まず最初に取り上げるのは作品『ベースキャンプの休日』である.実は,この絵はモレーンキャンプと呼ばれるアタックキャンプでスケッチしたものだが,私がうっかり題名の「ベースキャンプ」と書いて登録してしまった.でも,まあ,どっちでもいいやと思って,題名はそのままにしてある.
最初にこの絵の背景を,簡単に纏めておこう.
今から4年前,2008年7月1日(火)から7月21日(火)にかけて,私は山仲間達とペルーを訪問した.型どおりにマチュピチ,ナスカなどの定番観光地を一回りした後,ブランカ山脈のワラス(Huaraz)の郊外にあるコフッフ山荘に移動した.ここは,登山家三井さんと,現地山岳ガイドのクラディオさんのお二人で共同経営していた山荘である.
大変残念ながら,数年前,お二人ともワスカラン山で遭難されてしまった.その意味からも,こんな下手くそな絵にも,私の壮絶な思いが込められている.
<プロフィールマップ;上の図から下の図へ続く;登山する前に作成したもの>
2008年7月14日(火),私たちはブランカ山脈の中程にあるピスコ山(標高5752m)を目指して,出発する.まずは,クラウディオさんのトヨタ製ワゴン車に乗り込む.登山用品や食料品などワゴン車の屋根の上まで一杯に積み込んで,コフップ山荘を出発する.
ワスカラン国立公園事務所で入山手続きを済ませて,リアンカヌーコ谷を遡る.そして,11時36分,登山口に到着する.
ここから,ジグザグの急斜面をひたすら登って,標高4665メートルの地点にあるベースキャンプに到着する.シュラフ,12本爪のアイゼン,ピッケル,カラビナ数本,スリングなど岩登り用の道具一式を背負っての登山なので結構身に堪える.
<ピスコ山全景;左側の鞍部からほぼ稜線沿いに山頂まで登る>
翌日は,標高4665メートル地点にあるモレーンキャンプまで登る.標高が高まるにつれて空気が希薄になるのはやむを得ない.途中,ザレた急坂やヤセ尾根が連続する.そして湖の縁を回り込んで,13時過ぎにモレーンキャンプに到着する.

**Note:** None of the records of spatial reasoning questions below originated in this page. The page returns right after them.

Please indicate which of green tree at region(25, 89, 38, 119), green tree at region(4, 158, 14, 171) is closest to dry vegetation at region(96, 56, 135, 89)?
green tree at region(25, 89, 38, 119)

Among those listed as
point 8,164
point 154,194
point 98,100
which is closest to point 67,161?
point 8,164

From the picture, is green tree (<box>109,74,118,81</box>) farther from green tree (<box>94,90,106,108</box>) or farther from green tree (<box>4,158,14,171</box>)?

翌,7月16日(木),深夜1時に食事テントで朝食.標高が高いので食欲不振になっているが,シャリバテではまずいので無理をして少しばかり食べる.そして1時半,冴え渡る月の光を浴びながら,ピスコ山山頂を目指す.私たちは2人一組で現地の登攀ガイドとザイルパーティを組んで登る.
程なく氷河の末端に到着する.ここからが難行苦行の連続である.気温がどの程度か分からないが,カメラのレンズ蓋が凍り付いて開かなくなる.とにかく寒い.アンダー手袋,その上に毛糸の手袋,さらにオーバーミトンと重装備をしているのに,ピッケルを握る指先がジンジンと痛くなる.
6時45分,夜が明ける.ヘッドランプを外してリュックに収める.氷河の急な登り坂が延々と続く.山頂付近では落差20メートルほどの氷壁を登る.ピッケルの刃の付け根まで氷壁に打ち込んで,アイゼンの前爪を頼りに一歩,また一歩と登る.もちろんガイドがセットした支点とザイルで身体を確保しながらの登りだが,それでも緊張する.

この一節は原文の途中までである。